• Document extract:

• • • • • • •

CHAPTER FIVE
PROGENITORS
2. Maternal Side (part two)
The
oldest progenitor of the maternal side of our family who is still remembered by
my brother DAVID, sisters HELEN and ROSE, and myself was Bobbe HAIE, the mother
of our other grandfather AVROM MEISHE WINOGRAD. In my childhood she was a
stooped, almost hunchbacked old woman, always dressed in dark clothing, who
occupied a tiny room in the house of her daughter-in-law, my maternal
grandmother PESHE. She was my personal enemy, because she always defended her
two granddaughters by another son, who lived across the yard and whose long
braids I could not resist pulling whenever an opportunity presented itself.
The girls would howl, and Bobbe HAIE would come after me, shaking a bony finger
and calling out in her quaking old voice: "Kum aher yingele un ikh veil
dir geben a patch!" (Come here little boy and I will give you a slap!),
while I stood at a safe distance grinning or making faces at her. I also used
to annoy her by banging on her door, then hide and listen to her imprecations
when she came out looking for me. Of course I was reprimanded and punished many
times by grandmother and my mother, but the feud went on until I started going
to cheder and discovered more interesting things to do than torturing the poor
old woman. But I never really liked her. My sisters tell me that she was kind
and nice to them, and no doubt would have been so to me also had I not behaved
so atrociously. She certainly had reason enough not to dote upon this
great-grandson of hers, and I hope that she has forgiven my transgressions
against her.

• • • • • • •

• Provided material:
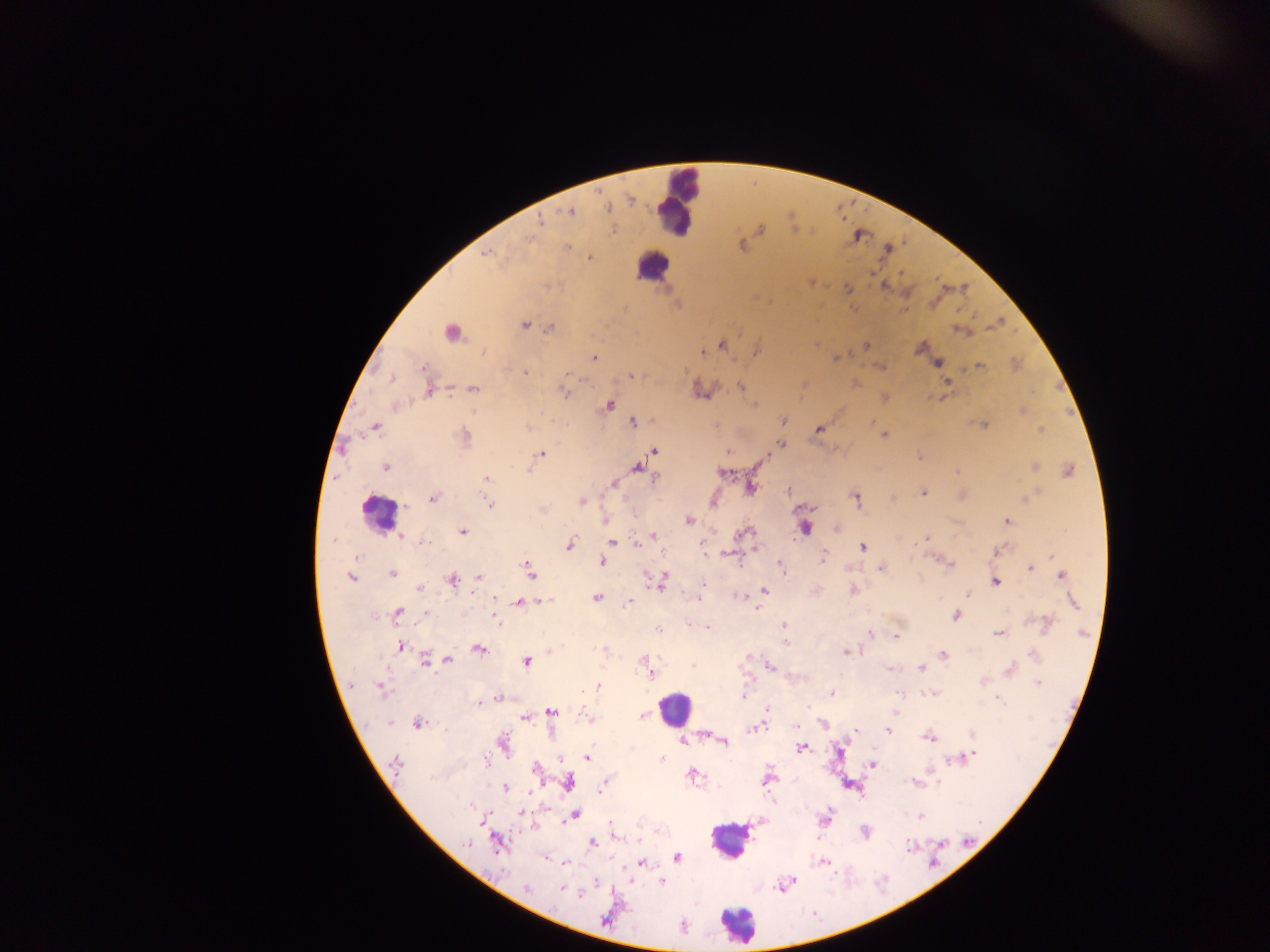
Approximate centers as [x, y] in pixels.
Summary:
  - Malaria parasite locations: [569, 212], [540, 220], [759, 229], [613, 230], [741, 245], [567, 247], [487, 255], [589, 258], [810, 282], [883, 285], [847, 288], [963, 289], [524, 325], [995, 325], [549, 328], [961, 331], [452, 332], [721, 344], [866, 346], [920, 347], [756, 351], [700, 353], [593, 358], [835, 358], [937, 363], [1014, 365], [880, 366], [979, 367], [524, 373], [630, 375], [391, 378], [804, 384], [854, 384], [947, 384], [741, 386], [428, 388], [473, 389], [563, 392], [884, 398], [397, 405], [608, 406], [1022, 410], [782, 421], [633, 422], [983, 425], [374, 426], [818, 430], [1040, 430], [884, 435], [463, 438], [780, 445], [652, 450], [727, 451], [540, 454], [920, 456], [645, 458], [1033, 466], [386, 467], [636, 467], [528, 470], [1068, 471], [723, 473], [486, 479], [655, 479], [613, 483], [749, 488], [789, 490], [922, 492], [962, 496], [855, 497], [432, 498], [892, 498], [1026, 498], [581, 501], [711, 501], [488, 504], [542, 510], [606, 519], [687, 520], [1006, 522], [804, 526], [837, 528], [462, 532], [744, 532], [654, 536], [399, 537], [926, 537], [612, 542], [423, 543], [569, 544], [637, 544], [703, 546], [862, 547], [996, 550], [729, 553], [822, 557], [1051, 557], [355, 558], [942, 561], [602, 562], [780, 568], [881, 568], [1029, 568], [529, 570], [392, 574], [1061, 575], [351, 577], [479, 577], [648, 577], [451, 580], [662, 580], [995, 581], [703, 583], [418, 588], [764, 590], [853, 590], [968, 593], [741, 596], [597, 598], [495, 599], [698, 599], [542, 600], [628, 601], [519, 602], [1072, 602], [759, 608], [397, 613], [425, 614], [955, 615], [495, 617], [1046, 623], [688, 624], [782, 624], [657, 629], [708, 629], [869, 633], [998, 633], [895, 637], [785, 642], [399, 646], [478, 649], [605, 650], [549, 651], [846, 651], [943, 654], [446, 659], [426, 660], [526, 662], [646, 663], [769, 666], [920, 668], [889, 669], [1009, 669], [651, 673], [1038, 683], [598, 687], [380, 689], [830, 692], [930, 693], [742, 697], [996, 697], [499, 699], [489, 701], [480, 702], [766, 709], [894, 711], [551, 712], [641, 716], [524, 718], [589, 719], [417, 724], [823, 724], [796, 726], [755, 728], [887, 731], [972, 733], [704, 734], [929, 737], [683, 741], [722, 741], [501, 745], [801, 747], [586, 757], [965, 757], [662, 758], [872, 764], [396, 765], [535, 769], [692, 775], [767, 778], [914, 782], [568, 783], [937, 783], [602, 785], [503, 787], [520, 813], [574, 814], [919, 816], [824, 819], [482, 822], [864, 831], [613, 835], [592, 842], [496, 843], [676, 857], [564, 862], [641, 862], [823, 862], [661, 881], [595, 882], [785, 883], [561, 888], [526, 890], [581, 893], [605, 920], [683, 926]
  - Leukocyte locations: [678, 200], [653, 265], [378, 513], [674, 709], [729, 840], [737, 925]
  - Capture: mobile-phone photograph through a microscope
  - Field of view: single
  - Image size: 1270×952 pixels
  - Preparation: thick blood film
  - Country: Ghana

• • • • • • •

• Work to do:
[1] Reproduce the family memoir excerpt word for word, starting at "CHAPTER FIVE" and ending at "opportunity presented itself.".
[2] Carry the family memoir excerpt forward, writing what comes after its final sentence.
The entries are separate material from the family memoir excerpt.

• Answers to the problems:
[1]
CHAPTER FIVE
PROGENITORS
2. Maternal Side (part two)
The
oldest progenitor of the maternal side of our family who is still remembered by
my brother DAVID, sisters HELEN and ROSE, and myself was Bobbe HAIE, the mother
of our other grandfather AVROM MEISHE WINOGRAD. In my childhood she was a
stooped, almost hunchbacked old woman, always dressed in dark clothing, who
occupied a tiny room in the house of her daughter-in-law, my maternal
grandmother PESHE. She was my personal enemy, because she always defended her
two granddaughters by another son, who lived across the yard and whose long
braids I could not resist pulling whenever an opportunity presented itself.

[2]
Bobbe
HAIE performed her last act on this earth, whether she knew it or not, after
her death. My sister HELEN, then about five years old, developed a boil on her
face which did not heal despite all the standard remedies. So superior powers
and healers were resorted to. The child was taken to the old woman's bier and
was put through the ordeal of having Bobbe HAIE's dead hand placed over the
boil to the accompaniment of certain incantations. This was an age-old remedy
for afflictions which did not yield to ordinary methods of cure. Did it work?
All I know is that the boil disappeared--eventually.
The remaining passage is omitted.